Bougainville's future depends on the extent to which the underlying causes of the conflict – the sense of social, economic and political injustice – are understood and addressed. But while Bougainville remains dependent on outside aid for its financial base, there is concern that they will not be able to achieve this goal. There is reason to doubt whether those providing the aid are willing to allow Bougainvilleans to take the lead in implementing development programmes that address these issues.

There is also a concern that the Bougainville leadership may not be equipped to deal with this problem. The protracted political negotiations have kept the focus of the Bougainville leadership on political issues at the expense of post-conflict development issues. The inability of the current provincial Bougainville government to provide coherent coordination of international aid means by and large that agencies can, and do, fulfil their own agendas in relative isolation. The focus of most of the large aid projects in Bougainville has been on re-building infrastructure and the economy while demonstrating a tangible 'peace dividend'. This focus, while important, risks raising expectations and simply re-building some of the conditions and inequities that contributed to the conflict in the first place.

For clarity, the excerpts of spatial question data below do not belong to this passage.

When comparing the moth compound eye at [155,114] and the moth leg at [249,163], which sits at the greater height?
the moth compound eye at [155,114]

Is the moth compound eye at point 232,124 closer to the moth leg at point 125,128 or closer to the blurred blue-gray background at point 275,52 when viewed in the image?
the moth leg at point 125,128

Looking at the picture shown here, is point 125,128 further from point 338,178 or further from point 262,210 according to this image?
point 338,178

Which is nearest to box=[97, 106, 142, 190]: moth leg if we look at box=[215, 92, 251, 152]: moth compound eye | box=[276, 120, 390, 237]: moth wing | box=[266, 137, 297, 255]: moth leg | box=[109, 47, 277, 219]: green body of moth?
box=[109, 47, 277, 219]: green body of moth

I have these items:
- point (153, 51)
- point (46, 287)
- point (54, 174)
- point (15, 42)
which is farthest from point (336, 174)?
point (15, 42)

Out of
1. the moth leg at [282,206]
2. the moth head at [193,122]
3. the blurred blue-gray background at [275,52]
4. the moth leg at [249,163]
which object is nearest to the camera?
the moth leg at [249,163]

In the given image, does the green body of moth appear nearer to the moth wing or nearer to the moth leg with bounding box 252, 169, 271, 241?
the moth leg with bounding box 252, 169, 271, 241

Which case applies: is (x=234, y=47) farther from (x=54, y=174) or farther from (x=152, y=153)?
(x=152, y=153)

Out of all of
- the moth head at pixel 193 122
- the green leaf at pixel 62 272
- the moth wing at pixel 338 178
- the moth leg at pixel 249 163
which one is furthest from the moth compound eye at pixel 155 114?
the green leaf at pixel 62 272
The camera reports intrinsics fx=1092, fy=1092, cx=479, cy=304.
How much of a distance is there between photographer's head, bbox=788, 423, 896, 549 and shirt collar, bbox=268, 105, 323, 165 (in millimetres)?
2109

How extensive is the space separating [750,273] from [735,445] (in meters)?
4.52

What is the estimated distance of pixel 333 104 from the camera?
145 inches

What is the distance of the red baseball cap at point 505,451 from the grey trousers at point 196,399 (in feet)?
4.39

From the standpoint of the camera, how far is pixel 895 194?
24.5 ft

The early Bougainville experience showed us that sometimes a relatively small financial contribution can have a seemingly significant impact. It demonstrated that aid is about more than funding – that building trust and acting with understanding and respect for Bougainvillean communities and Bougainvillean priorities ensured the effectiveness of outside aid interventions. Also, we have learned that for aid agencies to play a role in ensuring that the peace is sustained in the long term, it is vital that they be guided by a critical analysis of the root causes of the conflict.

The challenge now is for the experiences of Bougainville to be institutionalised into aid agency approaches. Early in 1998 an old man in central Bougainville said to me 'the crisis has been our university and we don't want to lose what we have learnt'. Aid agencies would do well to follow his advice.